Why I love what I do:
Finishing up the semester next week, and I've got one major paper left. The class is Issues and Interpretations in American History, and without being to prosaic, the professor has decreed that our final assignment is to consider and reflect on the twelve books and three articles we've read during the last fourteen weeks and use them to consider the issues and interpretations we face as future historians. So easy, it's hard.
I'm writing on the meaning of race and class in American history and the relationships of those social constructs to the notion of republicanism--which has been a foundational theme in our class. This is the opening to my paper, and the reason I love what I am doing:
Since the advent of history as a profession in the Unites States, beginning around the time Frederick Jackson Turner declared the American frontier closed and discussed the effects this would have on "the American,” the historian has essentially waged an ongoing battle against a teleological past. That is, we have spent several hundred years constructing a history along a singular line, often blatantly leaving out many of its complications, in an attempt to tell a clean narrative. Then, around midcentury last, we realized our error: the din of missing voices was to loud to ignore, and we began again, reinterpreting our past, doing all we could to stave off that urge to make the past into one nice, clean history. Our natural compulsion leans toward a teleological storyline, and so we continue to teach schoolchildren—and sometimes, even undergraduates—from textbooks that grandly sum things up, so that they can walk away with a set of “the facts.” But the best thing about history is the din of all those voices, every interpretation and perspective, and the elementary truth that in order to tell the whole story, history can neither be simple nor short, nor known by any one person—ever.
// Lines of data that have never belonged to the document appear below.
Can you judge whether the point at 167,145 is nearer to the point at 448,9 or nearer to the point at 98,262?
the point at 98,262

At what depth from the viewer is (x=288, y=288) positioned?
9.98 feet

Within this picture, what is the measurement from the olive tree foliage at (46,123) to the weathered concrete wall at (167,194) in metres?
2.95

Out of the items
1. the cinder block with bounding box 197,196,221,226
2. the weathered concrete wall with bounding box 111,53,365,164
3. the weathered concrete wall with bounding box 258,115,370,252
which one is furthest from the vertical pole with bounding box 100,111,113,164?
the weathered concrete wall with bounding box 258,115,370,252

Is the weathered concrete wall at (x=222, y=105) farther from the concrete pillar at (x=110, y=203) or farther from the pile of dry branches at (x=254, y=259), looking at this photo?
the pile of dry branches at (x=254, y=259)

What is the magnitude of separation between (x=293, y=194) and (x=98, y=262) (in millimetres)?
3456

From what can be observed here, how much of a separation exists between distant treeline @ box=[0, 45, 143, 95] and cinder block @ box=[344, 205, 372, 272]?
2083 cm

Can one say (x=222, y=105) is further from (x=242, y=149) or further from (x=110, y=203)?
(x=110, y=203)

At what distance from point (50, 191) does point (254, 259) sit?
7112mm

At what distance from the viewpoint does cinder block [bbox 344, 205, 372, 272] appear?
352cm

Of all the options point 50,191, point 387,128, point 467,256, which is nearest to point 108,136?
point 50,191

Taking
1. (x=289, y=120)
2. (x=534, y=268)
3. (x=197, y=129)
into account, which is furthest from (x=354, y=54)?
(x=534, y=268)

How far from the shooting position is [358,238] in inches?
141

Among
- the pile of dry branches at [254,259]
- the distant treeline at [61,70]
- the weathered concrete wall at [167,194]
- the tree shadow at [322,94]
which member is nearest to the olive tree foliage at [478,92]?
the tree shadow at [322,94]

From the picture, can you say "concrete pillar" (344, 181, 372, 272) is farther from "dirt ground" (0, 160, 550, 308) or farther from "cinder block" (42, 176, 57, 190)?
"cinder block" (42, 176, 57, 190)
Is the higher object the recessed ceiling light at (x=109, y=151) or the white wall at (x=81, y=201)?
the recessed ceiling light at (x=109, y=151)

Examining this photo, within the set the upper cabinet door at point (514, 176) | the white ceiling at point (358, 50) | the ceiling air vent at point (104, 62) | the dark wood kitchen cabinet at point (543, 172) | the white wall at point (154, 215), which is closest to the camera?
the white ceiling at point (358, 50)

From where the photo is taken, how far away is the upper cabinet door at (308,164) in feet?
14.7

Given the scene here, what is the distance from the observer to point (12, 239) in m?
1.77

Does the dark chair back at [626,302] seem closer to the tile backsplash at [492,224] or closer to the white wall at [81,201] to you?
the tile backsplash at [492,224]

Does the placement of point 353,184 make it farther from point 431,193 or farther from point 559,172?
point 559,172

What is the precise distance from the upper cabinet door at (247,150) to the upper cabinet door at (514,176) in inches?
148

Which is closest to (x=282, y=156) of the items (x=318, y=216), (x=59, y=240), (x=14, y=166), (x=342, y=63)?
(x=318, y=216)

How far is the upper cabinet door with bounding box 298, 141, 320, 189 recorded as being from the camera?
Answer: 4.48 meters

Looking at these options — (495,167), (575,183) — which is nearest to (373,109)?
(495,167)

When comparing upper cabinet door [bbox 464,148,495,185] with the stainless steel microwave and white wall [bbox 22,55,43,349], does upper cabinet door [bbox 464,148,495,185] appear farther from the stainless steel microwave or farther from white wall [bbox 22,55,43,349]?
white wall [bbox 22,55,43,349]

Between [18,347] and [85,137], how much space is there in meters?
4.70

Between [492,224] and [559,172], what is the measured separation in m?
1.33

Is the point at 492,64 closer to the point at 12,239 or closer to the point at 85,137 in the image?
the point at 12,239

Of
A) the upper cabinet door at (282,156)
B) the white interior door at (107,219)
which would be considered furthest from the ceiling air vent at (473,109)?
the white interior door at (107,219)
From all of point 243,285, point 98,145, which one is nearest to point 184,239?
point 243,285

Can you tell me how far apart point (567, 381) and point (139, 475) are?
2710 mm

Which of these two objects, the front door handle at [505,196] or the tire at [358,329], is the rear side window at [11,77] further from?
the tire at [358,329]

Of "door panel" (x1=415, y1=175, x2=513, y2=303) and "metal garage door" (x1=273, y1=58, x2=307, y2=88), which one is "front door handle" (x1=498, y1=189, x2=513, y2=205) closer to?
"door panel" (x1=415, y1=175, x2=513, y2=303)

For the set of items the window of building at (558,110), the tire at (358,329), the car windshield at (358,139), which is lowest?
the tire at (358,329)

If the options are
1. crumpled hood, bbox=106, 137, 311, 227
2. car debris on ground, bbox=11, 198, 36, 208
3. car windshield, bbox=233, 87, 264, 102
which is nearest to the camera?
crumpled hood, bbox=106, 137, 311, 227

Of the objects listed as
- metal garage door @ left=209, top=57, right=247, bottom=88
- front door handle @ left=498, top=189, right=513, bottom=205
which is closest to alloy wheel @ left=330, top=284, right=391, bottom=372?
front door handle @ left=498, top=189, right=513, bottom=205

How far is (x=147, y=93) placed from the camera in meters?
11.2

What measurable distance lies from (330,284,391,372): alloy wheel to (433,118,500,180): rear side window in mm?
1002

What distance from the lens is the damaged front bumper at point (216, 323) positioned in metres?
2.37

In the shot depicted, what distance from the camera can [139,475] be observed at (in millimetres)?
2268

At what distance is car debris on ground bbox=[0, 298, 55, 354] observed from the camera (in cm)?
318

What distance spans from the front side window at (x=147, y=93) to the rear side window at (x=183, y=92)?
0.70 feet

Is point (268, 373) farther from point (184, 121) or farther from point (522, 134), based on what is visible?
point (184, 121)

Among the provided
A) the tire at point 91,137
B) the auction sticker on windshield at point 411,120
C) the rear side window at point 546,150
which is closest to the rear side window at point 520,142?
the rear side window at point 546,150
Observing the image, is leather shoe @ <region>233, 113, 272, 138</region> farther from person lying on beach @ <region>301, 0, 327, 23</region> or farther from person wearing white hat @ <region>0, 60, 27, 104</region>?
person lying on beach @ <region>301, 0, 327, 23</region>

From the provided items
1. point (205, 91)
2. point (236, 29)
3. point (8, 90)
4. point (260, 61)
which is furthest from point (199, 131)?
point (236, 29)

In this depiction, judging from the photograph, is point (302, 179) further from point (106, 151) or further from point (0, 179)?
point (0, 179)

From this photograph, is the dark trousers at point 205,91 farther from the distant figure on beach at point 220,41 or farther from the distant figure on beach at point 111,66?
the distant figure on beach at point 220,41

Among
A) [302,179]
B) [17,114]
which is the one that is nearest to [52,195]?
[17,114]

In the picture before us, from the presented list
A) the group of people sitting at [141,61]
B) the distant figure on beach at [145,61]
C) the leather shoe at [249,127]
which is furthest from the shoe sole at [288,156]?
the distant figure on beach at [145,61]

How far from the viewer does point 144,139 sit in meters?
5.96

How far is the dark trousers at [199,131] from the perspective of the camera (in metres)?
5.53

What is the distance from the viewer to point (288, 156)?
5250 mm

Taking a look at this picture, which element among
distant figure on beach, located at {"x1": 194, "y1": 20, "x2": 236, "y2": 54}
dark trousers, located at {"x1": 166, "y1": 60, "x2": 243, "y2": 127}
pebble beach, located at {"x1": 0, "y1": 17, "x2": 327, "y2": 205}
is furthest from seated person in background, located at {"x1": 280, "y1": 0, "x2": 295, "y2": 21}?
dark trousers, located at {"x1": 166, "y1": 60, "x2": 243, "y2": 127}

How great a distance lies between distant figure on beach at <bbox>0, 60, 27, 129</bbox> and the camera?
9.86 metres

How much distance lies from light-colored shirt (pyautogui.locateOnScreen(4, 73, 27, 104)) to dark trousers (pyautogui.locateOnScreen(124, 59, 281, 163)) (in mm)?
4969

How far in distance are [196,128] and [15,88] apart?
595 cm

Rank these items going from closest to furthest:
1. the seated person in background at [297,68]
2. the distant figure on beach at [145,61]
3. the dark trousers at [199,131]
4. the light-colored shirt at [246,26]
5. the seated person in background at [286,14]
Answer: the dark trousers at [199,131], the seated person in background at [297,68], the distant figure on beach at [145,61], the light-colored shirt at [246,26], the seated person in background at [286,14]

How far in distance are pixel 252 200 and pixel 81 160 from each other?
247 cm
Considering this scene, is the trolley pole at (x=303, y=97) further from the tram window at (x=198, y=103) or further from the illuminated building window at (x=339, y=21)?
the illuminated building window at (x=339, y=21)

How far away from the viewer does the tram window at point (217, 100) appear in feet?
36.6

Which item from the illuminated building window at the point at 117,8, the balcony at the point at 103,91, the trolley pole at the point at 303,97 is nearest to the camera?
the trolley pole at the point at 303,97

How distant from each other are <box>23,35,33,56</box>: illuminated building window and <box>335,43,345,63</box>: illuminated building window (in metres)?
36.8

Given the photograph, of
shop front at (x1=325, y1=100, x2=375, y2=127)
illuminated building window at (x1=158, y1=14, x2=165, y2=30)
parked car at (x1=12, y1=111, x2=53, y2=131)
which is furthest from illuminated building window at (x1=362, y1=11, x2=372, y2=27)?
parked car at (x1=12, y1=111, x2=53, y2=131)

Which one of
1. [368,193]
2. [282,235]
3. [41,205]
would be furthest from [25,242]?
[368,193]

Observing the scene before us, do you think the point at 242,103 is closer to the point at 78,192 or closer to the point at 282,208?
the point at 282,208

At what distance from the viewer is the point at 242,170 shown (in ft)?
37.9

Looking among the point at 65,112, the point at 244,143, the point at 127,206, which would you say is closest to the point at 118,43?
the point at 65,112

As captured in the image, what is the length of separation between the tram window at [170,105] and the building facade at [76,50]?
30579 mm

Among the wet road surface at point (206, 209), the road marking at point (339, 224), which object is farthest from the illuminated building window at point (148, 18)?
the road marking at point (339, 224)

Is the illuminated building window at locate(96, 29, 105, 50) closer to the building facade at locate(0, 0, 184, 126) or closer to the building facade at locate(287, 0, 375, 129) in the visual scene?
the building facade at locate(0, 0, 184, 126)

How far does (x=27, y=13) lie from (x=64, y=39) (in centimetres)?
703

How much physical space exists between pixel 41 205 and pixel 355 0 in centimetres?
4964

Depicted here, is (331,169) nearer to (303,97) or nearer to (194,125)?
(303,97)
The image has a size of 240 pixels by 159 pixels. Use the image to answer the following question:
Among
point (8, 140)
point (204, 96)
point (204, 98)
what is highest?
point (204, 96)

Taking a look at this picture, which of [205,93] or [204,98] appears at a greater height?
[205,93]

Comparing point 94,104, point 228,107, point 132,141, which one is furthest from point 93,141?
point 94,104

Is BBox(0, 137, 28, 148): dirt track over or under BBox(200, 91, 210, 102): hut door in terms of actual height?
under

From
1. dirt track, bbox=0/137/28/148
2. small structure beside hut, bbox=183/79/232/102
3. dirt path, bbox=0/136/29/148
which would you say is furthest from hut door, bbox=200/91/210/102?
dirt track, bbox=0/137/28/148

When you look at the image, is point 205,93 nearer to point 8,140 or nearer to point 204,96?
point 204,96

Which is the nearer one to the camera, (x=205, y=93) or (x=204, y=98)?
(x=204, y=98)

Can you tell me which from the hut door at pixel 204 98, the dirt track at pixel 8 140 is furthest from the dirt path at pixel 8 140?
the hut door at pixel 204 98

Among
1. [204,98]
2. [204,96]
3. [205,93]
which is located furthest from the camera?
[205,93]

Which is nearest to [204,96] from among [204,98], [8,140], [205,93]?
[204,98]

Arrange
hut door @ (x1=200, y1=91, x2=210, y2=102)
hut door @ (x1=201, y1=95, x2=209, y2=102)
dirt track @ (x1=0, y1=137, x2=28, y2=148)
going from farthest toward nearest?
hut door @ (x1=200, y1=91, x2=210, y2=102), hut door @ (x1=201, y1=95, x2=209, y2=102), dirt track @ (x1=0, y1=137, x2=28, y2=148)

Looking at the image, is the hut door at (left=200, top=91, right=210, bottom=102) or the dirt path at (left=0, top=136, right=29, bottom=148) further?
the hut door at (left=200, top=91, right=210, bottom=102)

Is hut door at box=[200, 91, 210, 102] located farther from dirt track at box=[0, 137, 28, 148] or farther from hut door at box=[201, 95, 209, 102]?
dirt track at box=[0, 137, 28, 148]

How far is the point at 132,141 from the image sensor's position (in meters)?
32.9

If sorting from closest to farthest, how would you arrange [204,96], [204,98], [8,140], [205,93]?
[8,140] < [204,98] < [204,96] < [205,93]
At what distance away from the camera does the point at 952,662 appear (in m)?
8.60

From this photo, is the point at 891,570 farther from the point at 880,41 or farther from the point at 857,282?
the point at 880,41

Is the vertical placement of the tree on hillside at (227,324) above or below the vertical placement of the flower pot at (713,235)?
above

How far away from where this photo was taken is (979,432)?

So to embark upon a discussion of the issues and interpretations in American history is to admit that there is inherently no crisply-drawn right and wrong in the art of argument, and that all we can attempt to do is add to the historiographical conversation that began long before, hopefully in a constructive way, and come out with a better understanding of our past and the historians who have collected it.
And I plunge from here boldly into the complexities of those stubborn demons we like to muddle, misinterpret, reinterpret, deconstruct, reconstruct, and at times, ignore or pretend do not exist. Race, class, America.